**Zu prüfender Text:**
------------------------------------------------

Kölns Oberbürgermeister forderte Erdogan sogar indirekt auf, seinen Auftritt in der Lanxess-Arena abzusagen. Die Behörden rechnen nach Angaben des Kölner Stadt-Anzeigers mit mehr als 10.000 Gegendemonstranten.

"Belasteter Zeitpunkt"

Mit Blick auf Soma und die bevorstehende Europawahl sagte Regierungssprecher Seibert, der Auftritt am Samstag finde zu einem "sehr belasteten" Zeitpunkt statt. Die Bundesregierung gehe davon aus, dass der türkische Ministerpräsident "verantwortungsbewusst und sensibel" auftreten werde. Nach der Katastrophe in der westtürkischen Stadt, bei der mehr als 300 Menschen starben, zeigte Erdogan sich überraschend empathielos, brachte die Angehörigen der Opfer und viele Türken gegen sich auf.

CSU-Generalsekretär Andreas Scheuer erklärte am Montag: "Ich rufe ihm zu, dass er diese Veranstaltung am 24. Mai absagen wird". Er nannte es "inakzeptabel", dass Erdogan einen Tag vor dem deutschen Europawahltag am Sonntag eine "Huldigungsshow" in Deutschland abhalten wolle und verwies zudem auf das schwere Grubenunglück.

Steinmeier: "Halten das aus"

Außenminister Frank-Walter Steinmeier (SPD) hingegen ist dafür, den türkischen Ministerpräsidenten in Köln reden zu lassen. "Unsere Demokratie hält es aus, wenn sich Herr Erdoğan an seine Landsleute wendet", sagte Steinmeier.

Im August wählen die Türken erstmals direkt einen Staatspräsidenten. Auch die im Ausland lebenden türkischen Staatsbürger dürfen an der Wahl teilnehmen, darunter alleine 1,3 Millionen in Deutschland lebende Türken (mehr dazu siehe unten). Erdogan wird eine Kandidatur nachgesagt, offiziell bestätigt hat er diese allerdings noch nicht.

Erdogans Berater Yusuf Yerkel wurde vom Dienst krankgeschrieben: Grund ist eine Beinverletzung, die er sich durch das gewaltsame Treten von Demonstranten in Soma zugezogen hat. Er ist nun für sieben Tage von der Arbeit befreit, um sich zu erholen, berichtet die türkische Hürriyet Daily News.

Das Bild Yerkels, der am Tag nach dem Unglück einen am Boden liegenden Demonstranten in den Bauch tritt, hatte international für Empörung gesorgt. Am Sonntag schließlich entschuldigte er sich öffentlich für sein Verhalten.

Die häufigen Reden vor Tausenden Auslandstürken in Berlin zeigen: Erdogans Wahlkampf beschränkt sich nicht nur auf die Türkei. Es geht um Einfluss und Wählerstimmen, auch im Ausland: Schließlich leben allein in Deutschland 1,3 Millionen türkische Staatsbürger. Bei den Präsidentschaftswahlen sind sie wahlberechtigt.

------------------------------------------------

**Ausgangsdaten:**
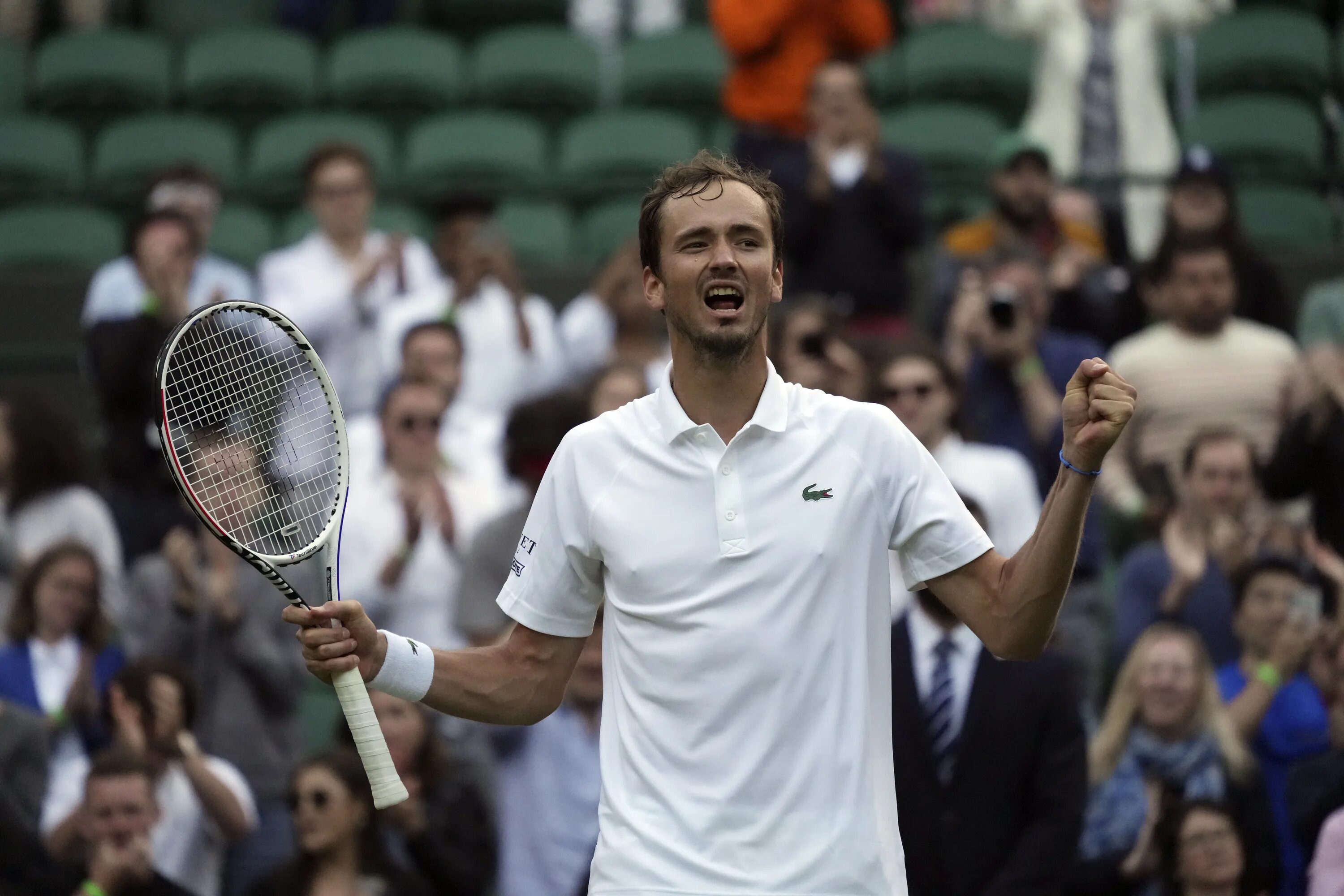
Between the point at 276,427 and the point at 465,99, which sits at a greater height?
the point at 465,99

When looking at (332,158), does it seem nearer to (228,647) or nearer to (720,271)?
(228,647)

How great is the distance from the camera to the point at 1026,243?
8812mm

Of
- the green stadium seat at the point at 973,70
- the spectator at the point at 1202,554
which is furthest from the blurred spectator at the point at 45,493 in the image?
the green stadium seat at the point at 973,70

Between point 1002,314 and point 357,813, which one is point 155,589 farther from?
point 1002,314

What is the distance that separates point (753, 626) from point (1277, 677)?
150 inches

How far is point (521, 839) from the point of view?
21.1 feet

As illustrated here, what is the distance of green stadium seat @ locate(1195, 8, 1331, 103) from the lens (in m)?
Answer: 10.9

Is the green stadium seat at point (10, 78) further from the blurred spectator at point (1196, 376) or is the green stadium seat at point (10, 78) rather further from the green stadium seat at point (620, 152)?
the blurred spectator at point (1196, 376)

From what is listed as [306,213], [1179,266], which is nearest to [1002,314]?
[1179,266]

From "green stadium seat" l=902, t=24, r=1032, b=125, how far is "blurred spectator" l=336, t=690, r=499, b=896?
602 cm

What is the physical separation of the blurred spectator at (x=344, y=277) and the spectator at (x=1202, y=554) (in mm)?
3322

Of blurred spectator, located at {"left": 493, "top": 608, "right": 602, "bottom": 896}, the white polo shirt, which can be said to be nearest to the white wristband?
the white polo shirt

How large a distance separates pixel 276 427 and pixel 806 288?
190 inches

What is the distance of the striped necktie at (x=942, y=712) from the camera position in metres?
5.33
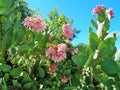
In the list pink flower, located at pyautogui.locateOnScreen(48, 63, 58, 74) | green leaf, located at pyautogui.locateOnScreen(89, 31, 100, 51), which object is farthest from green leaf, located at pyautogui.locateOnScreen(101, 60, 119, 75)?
pink flower, located at pyautogui.locateOnScreen(48, 63, 58, 74)

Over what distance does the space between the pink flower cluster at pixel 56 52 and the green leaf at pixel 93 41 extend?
1.89 ft

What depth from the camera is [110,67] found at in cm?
220

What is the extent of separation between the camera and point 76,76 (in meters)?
2.72

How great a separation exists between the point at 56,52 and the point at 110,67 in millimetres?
756

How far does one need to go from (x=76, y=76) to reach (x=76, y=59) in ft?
1.63

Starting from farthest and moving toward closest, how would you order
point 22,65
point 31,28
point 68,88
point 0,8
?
point 31,28 → point 22,65 → point 68,88 → point 0,8

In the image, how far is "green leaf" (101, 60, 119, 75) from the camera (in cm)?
219

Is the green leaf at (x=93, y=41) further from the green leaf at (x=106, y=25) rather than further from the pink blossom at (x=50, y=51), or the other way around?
the pink blossom at (x=50, y=51)

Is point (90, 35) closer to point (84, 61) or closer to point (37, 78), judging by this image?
point (84, 61)

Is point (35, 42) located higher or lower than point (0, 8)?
lower

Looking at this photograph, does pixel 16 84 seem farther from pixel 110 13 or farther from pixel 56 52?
pixel 110 13

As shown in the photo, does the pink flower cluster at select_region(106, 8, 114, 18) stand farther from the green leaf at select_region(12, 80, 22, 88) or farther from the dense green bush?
the green leaf at select_region(12, 80, 22, 88)

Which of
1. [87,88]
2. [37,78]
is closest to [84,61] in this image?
[87,88]

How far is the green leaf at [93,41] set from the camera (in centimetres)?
226
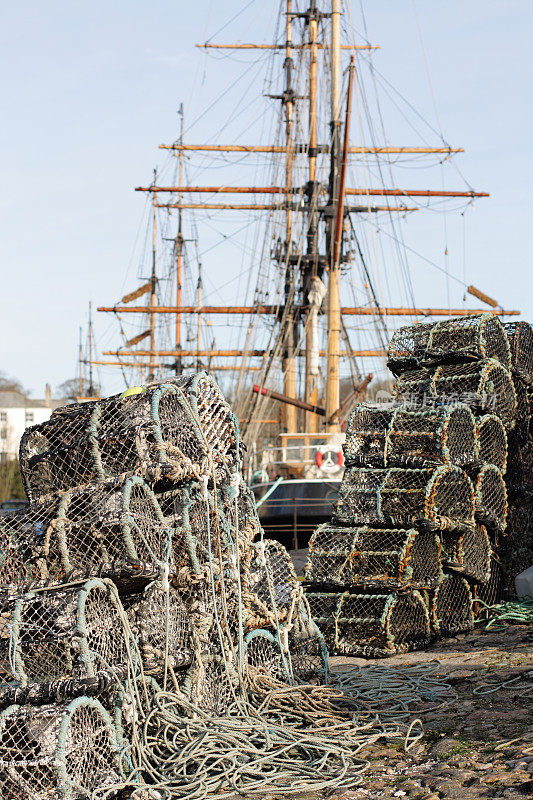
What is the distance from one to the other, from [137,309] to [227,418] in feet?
96.2

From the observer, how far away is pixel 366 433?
23.8 feet

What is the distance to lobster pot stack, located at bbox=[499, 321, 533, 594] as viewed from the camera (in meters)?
7.91

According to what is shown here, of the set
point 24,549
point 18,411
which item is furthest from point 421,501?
point 18,411

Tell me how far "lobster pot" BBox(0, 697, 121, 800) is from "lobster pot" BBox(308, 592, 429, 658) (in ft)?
10.4

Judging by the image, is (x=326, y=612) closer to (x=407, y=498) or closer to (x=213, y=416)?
(x=407, y=498)

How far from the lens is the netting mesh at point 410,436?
6887mm

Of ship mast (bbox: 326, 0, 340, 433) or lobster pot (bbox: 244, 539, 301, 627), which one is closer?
lobster pot (bbox: 244, 539, 301, 627)

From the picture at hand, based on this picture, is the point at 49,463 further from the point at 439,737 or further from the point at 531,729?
the point at 531,729

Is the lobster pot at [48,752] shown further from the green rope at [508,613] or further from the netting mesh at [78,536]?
the green rope at [508,613]

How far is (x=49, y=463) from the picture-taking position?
14.3ft

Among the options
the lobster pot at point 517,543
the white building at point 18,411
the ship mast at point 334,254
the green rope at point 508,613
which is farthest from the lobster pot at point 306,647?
the white building at point 18,411

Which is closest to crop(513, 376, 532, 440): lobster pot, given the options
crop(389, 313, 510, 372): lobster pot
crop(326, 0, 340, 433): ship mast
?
crop(389, 313, 510, 372): lobster pot

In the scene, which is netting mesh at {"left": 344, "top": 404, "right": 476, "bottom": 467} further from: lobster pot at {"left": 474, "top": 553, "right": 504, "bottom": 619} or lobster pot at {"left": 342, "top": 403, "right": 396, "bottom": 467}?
lobster pot at {"left": 474, "top": 553, "right": 504, "bottom": 619}

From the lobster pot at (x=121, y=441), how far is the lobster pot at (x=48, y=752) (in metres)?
1.11
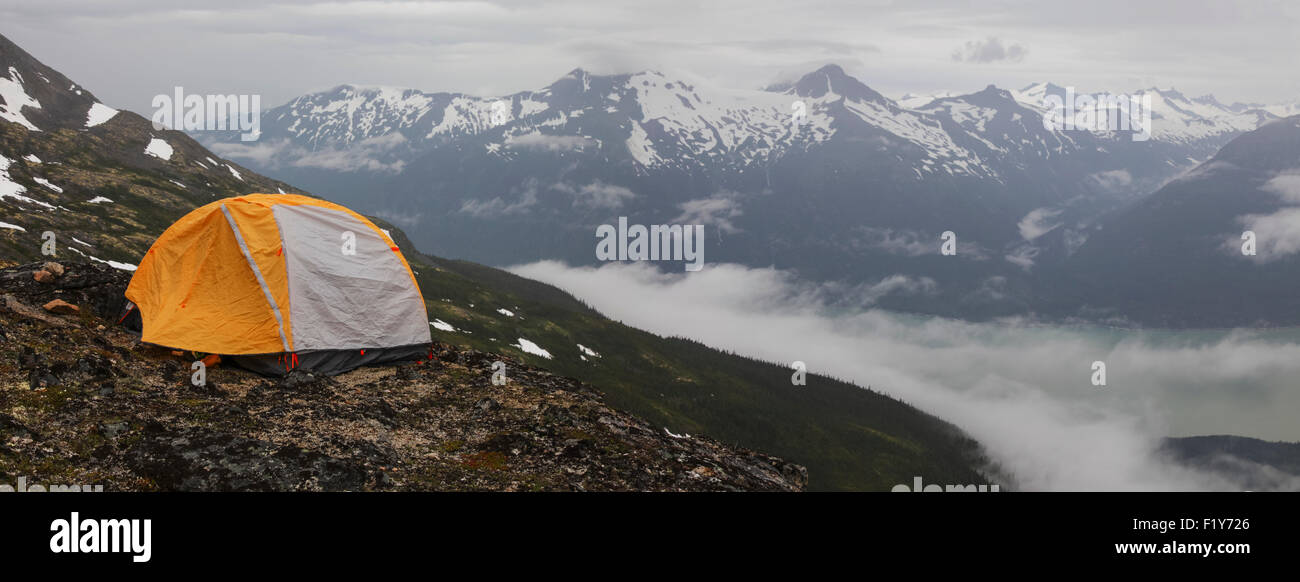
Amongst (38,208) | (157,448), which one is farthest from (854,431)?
(157,448)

------------------------------------------------

**Aufgaben:**
1. Gib aus dem Text über Erdogans Auftritt in Köln den Abschnitt wortgetreu aus, beginnend mit „Die häufigen Reden“ und weiter bis einschließlich „sind sie wahlberechtigt.“.
2. Welche Personen nennt der Text über Erdogans Auftritt in Köln mit Vor- und Nachnamen? Führe alle auf.

**Erwartete Ergebnisse:**
1.
Die häufigen Reden vor Tausenden Auslandstürken in Berlin zeigen: Erdogans Wahlkampf beschränkt sich nicht nur auf die Türkei. Es geht um Einfluss und Wählerstimmen, auch im Ausland: Schließlich leben allein in Deutschland 1,3 Millionen türkische Staatsbürger. Bei den Präsidentschaftswahlen sind sie wahlberechtigt.

2.
- Andreas Scheuer
- Frank-Walter Steinmeier
- Yusuf Yerkel